Jak w wersji muzycznej postrzegamy uwikłanego w świecie absurdu bohatera "Procesu” Kafki? Na ile porusza nas jego dramat?
Na ogół wersja musicalowa wydobywa z tekstów oryginału literackiego warstwę komiczną, często odwołując się do formy pastiszu, ale przecież zdarzają się wyjątki. Światową sławę zdobył musical "Jesus Christ Superstar” nie ujmując nic z tragicznego wymiaru Biblijnej opowieści, nie potraktowaliśmy też z obojętnością losu rodziny i całej społeczności wsi Anatewka, oglądając "Skrzypka na dachu” z piękną muzyczną oprawą. Diagnoza rodzącego się faszyzmu jaką przyniósł film "Kabaret” weszła na stałe do kanonu kinowego. Wypada tu dorzucić jeszcze takie nietypowe dzieła jak "Hair”, "Nędznicy", "Koty” według utworów noblisty Eliota, czy "Operetka” Gombrowicza.
Satyryczne spojrzenie na "Karierę Nikodema Dyzmy” w musicalu zrealizowanym przez Wojciecha Kościelniaka, najpłodniejszego realizatora musicali opartych na dziełach klasycznych, wyostrzyło jeszcze krytykę sanacyjnych elit zawartą w powieści Dołęgi Mostowicza. Twórcy spektaklu przypominają i takie karkołomne, wydawałoby się przedsięwzięcia, jak przeniesienie malarskiej wizji na muzyczną scenę, jak to miało miejsce w przypadku ożywienia obrazu Seurata "Niedzielne popołudnie na wyspie Grande Jatte” Jakie więc miejsce zajmuje przywrócona na afisz Novej Sceny Teatru Muzycznego Roma wersja muzyczna "Procesu” Franza Kafki?

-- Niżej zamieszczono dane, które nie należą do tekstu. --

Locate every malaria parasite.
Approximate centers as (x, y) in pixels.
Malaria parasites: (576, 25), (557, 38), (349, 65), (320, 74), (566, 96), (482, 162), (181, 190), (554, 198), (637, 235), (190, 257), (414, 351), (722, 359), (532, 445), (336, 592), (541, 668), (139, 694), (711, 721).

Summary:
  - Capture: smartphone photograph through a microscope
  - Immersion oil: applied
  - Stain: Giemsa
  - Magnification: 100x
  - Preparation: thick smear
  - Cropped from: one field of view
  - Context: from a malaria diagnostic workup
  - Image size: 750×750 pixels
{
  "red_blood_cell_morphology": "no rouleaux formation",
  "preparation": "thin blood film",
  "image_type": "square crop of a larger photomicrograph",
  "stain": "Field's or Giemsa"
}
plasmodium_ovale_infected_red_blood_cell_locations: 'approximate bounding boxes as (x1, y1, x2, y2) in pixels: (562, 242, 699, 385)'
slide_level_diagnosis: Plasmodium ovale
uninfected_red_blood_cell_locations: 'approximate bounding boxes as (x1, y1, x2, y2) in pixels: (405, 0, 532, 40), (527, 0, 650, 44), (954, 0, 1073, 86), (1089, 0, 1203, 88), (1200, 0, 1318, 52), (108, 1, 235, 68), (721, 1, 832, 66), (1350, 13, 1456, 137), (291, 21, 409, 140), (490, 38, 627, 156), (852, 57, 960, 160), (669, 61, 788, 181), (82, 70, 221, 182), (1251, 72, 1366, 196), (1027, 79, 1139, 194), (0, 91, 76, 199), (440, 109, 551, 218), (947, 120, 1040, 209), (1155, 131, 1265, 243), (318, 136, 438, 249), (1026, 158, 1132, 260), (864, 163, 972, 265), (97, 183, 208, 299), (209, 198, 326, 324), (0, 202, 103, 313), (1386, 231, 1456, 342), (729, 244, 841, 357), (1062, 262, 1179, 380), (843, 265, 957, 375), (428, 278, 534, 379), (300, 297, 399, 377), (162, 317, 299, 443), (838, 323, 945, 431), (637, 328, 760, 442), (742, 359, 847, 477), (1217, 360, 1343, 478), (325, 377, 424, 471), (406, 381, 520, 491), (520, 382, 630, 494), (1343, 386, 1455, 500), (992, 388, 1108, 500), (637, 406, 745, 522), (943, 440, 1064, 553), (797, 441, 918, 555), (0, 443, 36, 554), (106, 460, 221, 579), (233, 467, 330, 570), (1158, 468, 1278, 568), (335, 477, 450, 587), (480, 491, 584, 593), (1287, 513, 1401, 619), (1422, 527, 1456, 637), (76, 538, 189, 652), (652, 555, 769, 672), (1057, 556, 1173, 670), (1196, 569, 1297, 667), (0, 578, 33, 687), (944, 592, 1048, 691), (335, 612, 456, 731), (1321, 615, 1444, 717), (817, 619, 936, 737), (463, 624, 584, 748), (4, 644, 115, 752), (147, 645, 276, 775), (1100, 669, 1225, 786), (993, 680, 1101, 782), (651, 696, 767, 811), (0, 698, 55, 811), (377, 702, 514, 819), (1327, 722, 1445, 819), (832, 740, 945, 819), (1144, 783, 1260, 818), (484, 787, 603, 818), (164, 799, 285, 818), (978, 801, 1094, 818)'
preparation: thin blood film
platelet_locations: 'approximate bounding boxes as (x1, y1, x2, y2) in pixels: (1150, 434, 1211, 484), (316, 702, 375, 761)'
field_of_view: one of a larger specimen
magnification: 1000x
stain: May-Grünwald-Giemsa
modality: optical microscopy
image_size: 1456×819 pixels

Jak odbieramy ten surrealistyczny koszmar, dramat Józefa K. w którego postać od lat się wcielamy, osaczeni bezduszną machiną absurdu, zamknięty w muzycznych frazach? Czy trafiają do nas współczesne teksty bohatera balansującego na granicy wirtualnej rzeczywistości?
Reżyser i pomysłodawca dzieła, także autor scenariusza, Jakub Szydłowski dzieli się swoimi przemyśleniami wskazując na doznania młodych ludzi, których codziennie pożera biurokratyczna machina, obojętna na ich los. Część z nich wyjedzie, część sięgnie po narkotyki, a co z resztą? Z tymi, którzy próbują walczyć z owym bezdusznym, nieuchwytnym sądem, z oskarżeniami, w których nie ma cienia prawdy, a od których nie można się odwołać. Czy wyartykułowanie tego w formie teatralnej może stanowić jakieś wsparcie? Jakiś znak porozumienia?
Jednym z problemów Józefa K. jest przecież niemożność nawiązania komunikacji z drugim człowiekiem, równie bezradnym, bo sparaliżowanym lękiem przed wszechwładną instytucją, która nie jednemu zrujnowała życie. Tym większa satysfakcja, że spektakl trafia do widowni. Niemała to zasługa oprawy muzycznej Jakuba Lubowicza i świetnie skompletowanej obsady. To mistrzowie wokalistyki, znani z innych dokonań na scenie Romy. Ewa Lachowicz, Anna Sroka-Hryń, ostatnio doskonała w roli Edith Piaf w Teatrze Palladium. Prócz nich Paweł Kubat, Robert Rozmus i w roli tytułowej Grzegorz Pierczyński, który próbuje tragizm egzystencji Józefa K. wpisać w codzienność współczesnych realiów, choć może nie do końca nas przekonuje.